What the exercise asks >> An exact copy of all the data is required, with pictures left out.

(Dataset entries)
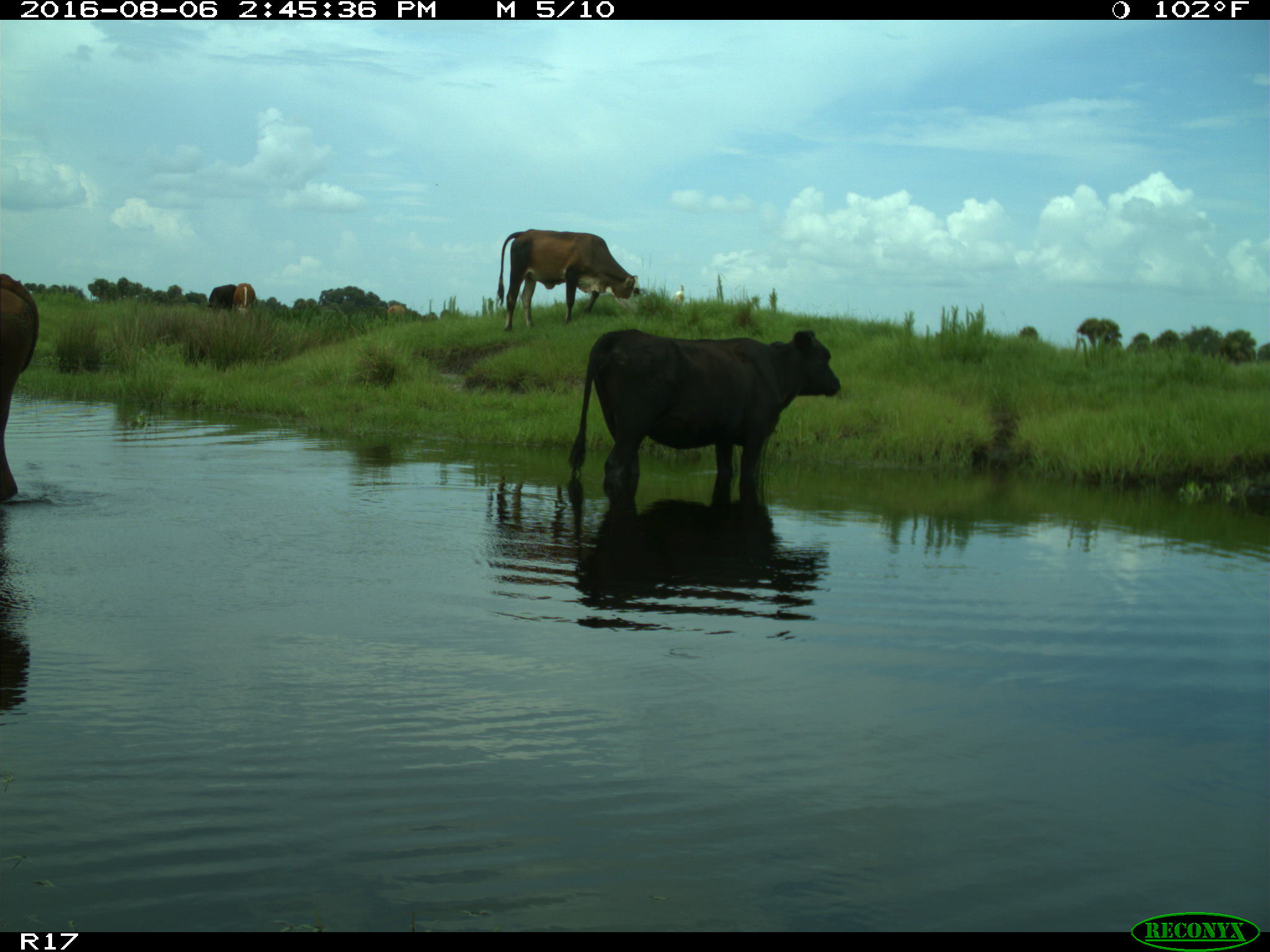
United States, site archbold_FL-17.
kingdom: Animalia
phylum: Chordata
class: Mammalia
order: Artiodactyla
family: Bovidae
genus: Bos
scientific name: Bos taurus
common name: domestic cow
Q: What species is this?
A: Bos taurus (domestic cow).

Answer box >>
United States, site archbold_FL-17.
kingdom: Animalia
phylum: Chordata
class: Mammalia
order: Artiodactyla
family: Bovidae
genus: Bos
scientific name: Bos taurus
common name: domestic cow
Q: What species is this?
A: Bos taurus (domestic cow).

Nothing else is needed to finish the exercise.